WHAT YOU HAVE TO DO
Apart from the pictures, reproduce the data below exactly as it stands.

DATA
= Beginning of Section =

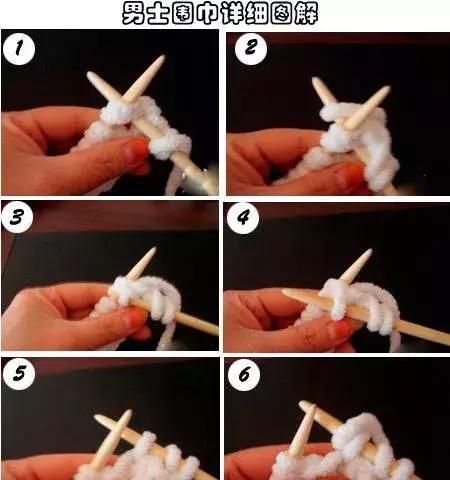 男士围巾详细图解

1

2

3

4

5

6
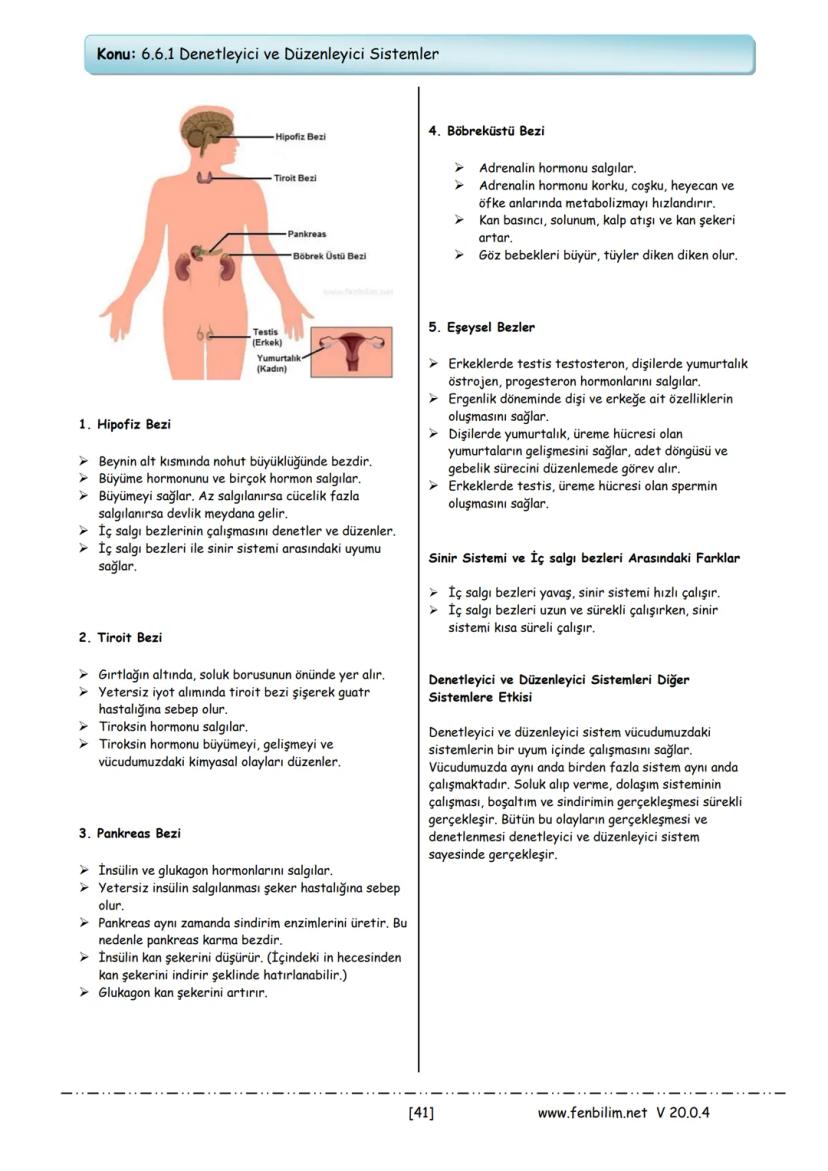 Konu: 6.6.1 Denetleyici ve Düzenleyici Sistemler

Hipofiz Bezi
Tiroit Bezi
Pankreas
Böbrek Üstü Bezi
www.fenbilim.net
Testis (Erkek)
Yumurtalık (Kadın)

1. Hipofiz Bezi

➢ Beynin alt kısmında nohut büyüklüğünde bezdir.
➢ Büyüme hormonunu ve birçok hormon salgılar.
➢ Büyümeyi sağlar. Az salgılanırsa cücelik fazla salgılanırsa devlik meydana gelir.
➢ İç salgı bezlerinin çalışmasını denetler ve düzenler.
➢ İç salgı bezleri ile sinir sistemi arasındaki uyumu sağlar.

2. Tiroit Bezi

➢ Gırtlağın altında, soluk borusunun önünde yer alır.
➢ Yetersiz iyot alımında tiroit bezi şişerek guatr hastalığına sebep olur.
➢ Tiroksin hormonu salgılar.
➢ Tiroksin hormonu büyümeyi, gelişmeyi ve vücudumuzdaki kimyasal olayları düzenler.

3. Pankreas Bezi

➢ İnsülin ve glukagon hormonlarını salgılar.
➢ Yetersiz insülin salgılanması şeker hastalığına sebep olur.
➢ Pankreas aynı zamanda sindirim enzimlerini üretir. Bu nedenle pankreas karma bezdir.
➢ İnsülin kan şekerini düşürür. (İçindeki in hecesinden kan şekerini indirir şeklinde hatırlanabilir.)
➢ Glukagon kan şekerini artırır.

4. Böbreküstü Bezi

➢ Adrenalin hormonu salgılar.
➢ Adrenalin hormonu korku, coşku, heyecan ve öfke anlarında metabolizmayı hızlandırır.
➢ Kan basıncı, solunum, kalp atışı ve kan şekeri artar.
➢ Göz bebekleri büyür, tüyler diken diken olur.

5. Eşeysel Bezler

➢ Erkeklerde testis testosteron, dişilerde yumurtalık östrojen, progesteron hormonlarını salgılar.
➢ Ergenlik döneminde dişi ve erkeğe ait özelliklerin oluşmasını sağlar.
➢ Dişilerde yumurtalık, üreme hücresi olan yumurtaların gelişmesini sağlar, adet döngüsü ve gebelik sürecini düzenlemede görev alır.
➢ Erkeklerde testis, üreme hücresi olan spermin oluşmasını sağlar.

Sinir Sistemi ve İç salgı bezleri Arasındaki Farklar

➢ İç salgı bezleri yavaş, sinir sistemi hızlı çalışır.
➢ İç salgı bezleri uzun ve sürekli çalışırken, sinir sistemi kısa süreli çalışır.

Denetleyici ve Düzenleyici Sistemleri Diğer Sistemlere Etkisi

Denetleyici ve düzenleyici sistem vücudumuzdaki sistemlerin bir uyum içinde çalışmasını sağlar. Vücudumuzda aynı anda birden fazla sistem aynı anda çalışmaktadır. Soluk alıp verme, dolaşım sisteminin çalışması, boşaltım ve sindirimin gerçekleşmesi sürekli gerçekleşir. Bütün bu olayların gerçekleşmesi ve denetlenmesi denetleyici ve düzenleyici sistem sayesinde gerçekleşir.

[41] www.fenbilim.net V 20.0.4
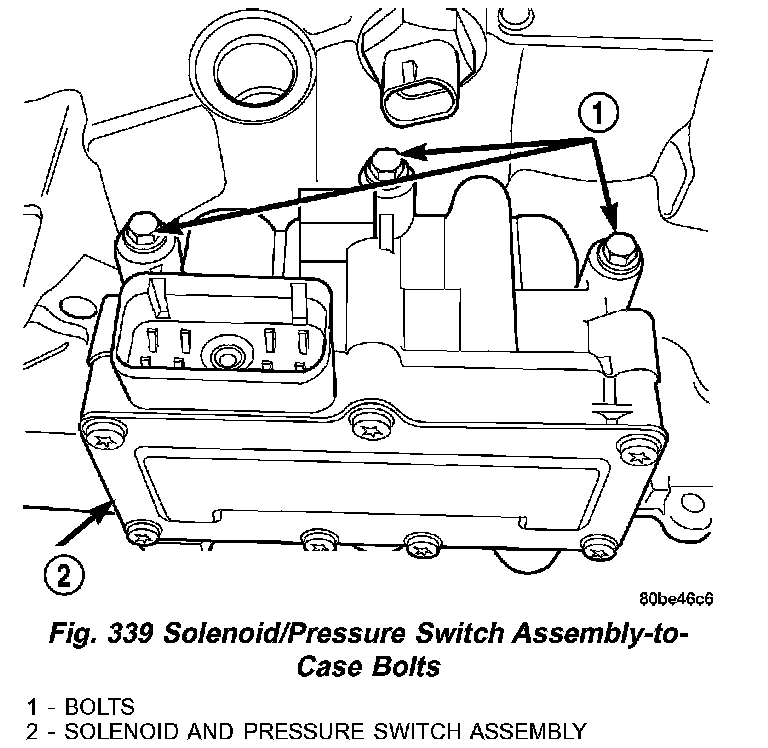 1

2

80be46c6

Fig. 339 Solenoid/Pressure Switch Assembly-to-Case Bolts

1 - BOLTS
2 - SOLENOID AND PRESSURE SWITCH ASSEMBLY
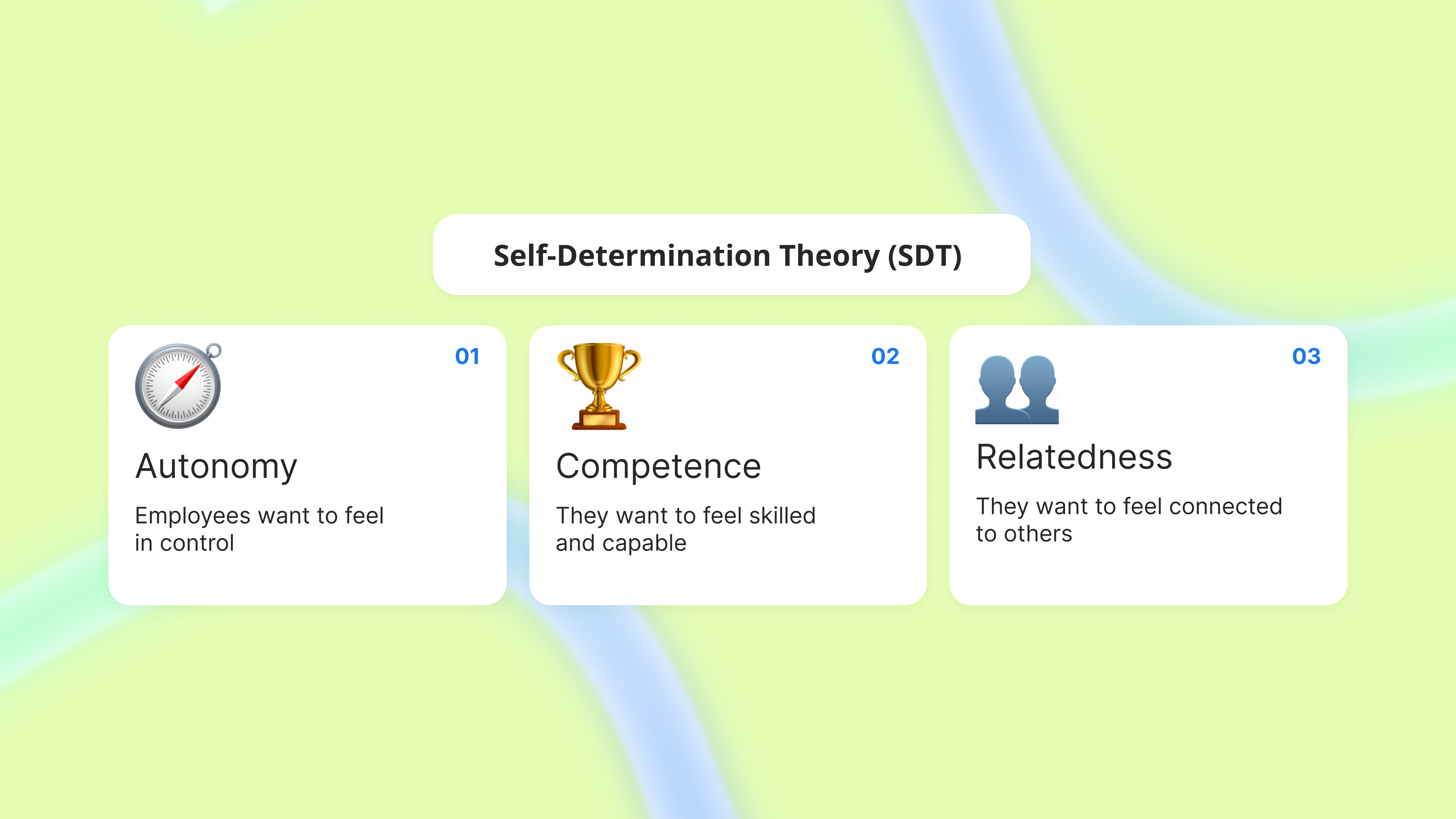 Self-Determination Theory (SDT)

01

Autonomy

Employees want to feel in control

02

Competence

They want to feel skilled and capable

03

Relatedness

They want to feel connected to others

= End of Section =

SOLUTION FOR THIS PROBLEM
 男士围巾详细图解

1

2

3

4

5

6
 Konu: 6.6.1 Denetleyici ve Düzenleyici Sistemler

Hipofiz Bezi
Tiroit Bezi
Pankreas
Böbrek Üstü Bezi
www.fenbilim.net
Testis (Erkek)
Yumurtalık (Kadın)

1. Hipofiz Bezi

➢ Beynin alt kısmında nohut büyüklüğünde bezdir.
➢ Büyüme hormonunu ve birçok hormon salgılar.
➢ Büyümeyi sağlar. Az salgılanırsa cücelik fazla salgılanırsa devlik meydana gelir.
➢ İç salgı bezlerinin çalışmasını denetler ve düzenler.
➢ İç salgı bezleri ile sinir sistemi arasındaki uyumu sağlar.

2. Tiroit Bezi

➢ Gırtlağın altında, soluk borusunun önünde yer alır.
➢ Yetersiz iyot alımında tiroit bezi şişerek guatr hastalığına sebep olur.
➢ Tiroksin hormonu salgılar.
➢ Tiroksin hormonu büyümeyi, gelişmeyi ve vücudumuzdaki kimyasal olayları düzenler.

3. Pankreas Bezi

➢ İnsülin ve glukagon hormonlarını salgılar.
➢ Yetersiz insülin salgılanması şeker hastalığına sebep olur.
➢ Pankreas aynı zamanda sindirim enzimlerini üretir. Bu nedenle pankreas karma bezdir.
➢ İnsülin kan şekerini düşürür. (İçindeki in hecesinden kan şekerini indirir şeklinde hatırlanabilir.)
➢ Glukagon kan şekerini artırır.

4. Böbreküstü Bezi

➢ Adrenalin hormonu salgılar.
➢ Adrenalin hormonu korku, coşku, heyecan ve öfke anlarında metabolizmayı hızlandırır.
➢ Kan basıncı, solunum, kalp atışı ve kan şekeri artar.
➢ Göz bebekleri büyür, tüyler diken diken olur.

5. Eşeysel Bezler

➢ Erkeklerde testis testosteron, dişilerde yumurtalık östrojen, progesteron hormonlarını salgılar.
➢ Ergenlik döneminde dişi ve erkeğe ait özelliklerin oluşmasını sağlar.
➢ Dişilerde yumurtalık, üreme hücresi olan yumurtaların gelişmesini sağlar, adet döngüsü ve gebelik sürecini düzenlemede görev alır.
➢ Erkeklerde testis, üreme hücresi olan spermin oluşmasını sağlar.

Sinir Sistemi ve İç salgı bezleri Arasındaki Farklar

➢ İç salgı bezleri yavaş, sinir sistemi hızlı çalışır.
➢ İç salgı bezleri uzun ve sürekli çalışırken, sinir sistemi kısa süreli çalışır.

Denetleyici ve Düzenleyici Sistemleri Diğer Sistemlere Etkisi

Denetleyici ve düzenleyici sistem vücudumuzdaki sistemlerin bir uyum içinde çalışmasını sağlar. Vücudumuzda aynı anda birden fazla sistem aynı anda çalışmaktadır. Soluk alıp verme, dolaşım sisteminin çalışması, boşaltım ve sindirimin gerçekleşmesi sürekli gerçekleşir. Bütün bu olayların gerçekleşmesi ve denetlenmesi denetleyici ve düzenleyici sistem sayesinde gerçekleşir.

[41] www.fenbilim.net V 20.0.4
 1

2

80be46c6

Fig. 339 Solenoid/Pressure Switch Assembly-to-Case Bolts

1 - BOLTS
2 - SOLENOID AND PRESSURE SWITCH ASSEMBLY
 Self-Determination Theory (SDT)

01

Autonomy

Employees want to feel in control

02

Competence

They want to feel skilled and capable

03

Relatedness

They want to feel connected to others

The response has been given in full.